MEDIUM W012: Unverifiable external dependency detected (runtime URL that controls agent).

• Potentially malicious external URL detected (high risk: 1.00). The skill's pre-flight steps fetch and execute a remote installer at runtime (e.g., curl -sSL "https://raw.githubusercontent.com/okx/onchainos-skills/${LATEST_TAG}/install.sh" -o /tmp/onchainos-install.sh" followed by "sh /tmp/onchainos-install.sh"), and it also queries the GitHub API ("https://api.github.com/repos/okx/onchainos-skills/releases/latest") to drive that behavior, so remote content is fetched and executed and is required for the skill to run.

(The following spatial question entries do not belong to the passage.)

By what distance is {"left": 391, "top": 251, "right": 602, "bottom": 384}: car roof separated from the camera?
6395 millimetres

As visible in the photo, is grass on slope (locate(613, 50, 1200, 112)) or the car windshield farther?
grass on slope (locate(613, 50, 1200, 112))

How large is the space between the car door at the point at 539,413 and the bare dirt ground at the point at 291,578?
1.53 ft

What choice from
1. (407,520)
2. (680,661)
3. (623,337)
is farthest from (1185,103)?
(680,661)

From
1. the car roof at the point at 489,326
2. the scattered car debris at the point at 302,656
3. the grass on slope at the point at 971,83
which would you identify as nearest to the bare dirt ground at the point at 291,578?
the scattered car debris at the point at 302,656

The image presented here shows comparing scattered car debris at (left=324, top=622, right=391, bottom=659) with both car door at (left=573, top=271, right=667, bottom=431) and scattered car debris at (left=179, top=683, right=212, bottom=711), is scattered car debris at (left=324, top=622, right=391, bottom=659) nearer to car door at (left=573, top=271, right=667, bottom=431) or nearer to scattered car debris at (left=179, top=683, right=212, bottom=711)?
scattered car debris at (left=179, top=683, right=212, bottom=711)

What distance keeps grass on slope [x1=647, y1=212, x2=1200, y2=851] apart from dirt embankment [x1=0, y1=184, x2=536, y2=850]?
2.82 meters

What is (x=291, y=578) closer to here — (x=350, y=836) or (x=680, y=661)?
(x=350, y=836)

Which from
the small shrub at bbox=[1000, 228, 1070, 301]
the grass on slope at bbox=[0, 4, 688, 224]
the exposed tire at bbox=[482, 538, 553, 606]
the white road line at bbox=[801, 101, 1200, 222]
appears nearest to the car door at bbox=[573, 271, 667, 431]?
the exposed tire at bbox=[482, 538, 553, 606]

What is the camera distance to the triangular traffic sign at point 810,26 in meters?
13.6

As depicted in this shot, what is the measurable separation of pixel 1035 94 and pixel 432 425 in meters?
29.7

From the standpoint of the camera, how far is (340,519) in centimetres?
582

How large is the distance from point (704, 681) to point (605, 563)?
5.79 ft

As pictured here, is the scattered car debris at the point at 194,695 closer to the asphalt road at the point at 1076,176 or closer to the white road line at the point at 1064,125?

MEDIUM W009: Direct money access capability detected (payment gateways, crypto, banking).

• Direct money access detected (high risk: 1.00). The skill explicitly includes crypto transaction and wallet operations that can move funds. Examples: it references swap execution flows (onchainos swap quote → onchainos swap swap), broadcasting signed transactions (onchainos gateway broadcast --signed-tx), and direct agentic wallet calls to execute transactions (onchainos wallet contract-call for Solana and EVM with --value and --input-data). It also contains wallet management tips ("create a new wallet", "show my addresses") and describes getting swap calldata and executing transactions. These are specific crypto/chain signing and execution capabilities (not generic HTTP or browser automation), so the skill grants direct financial execution authority.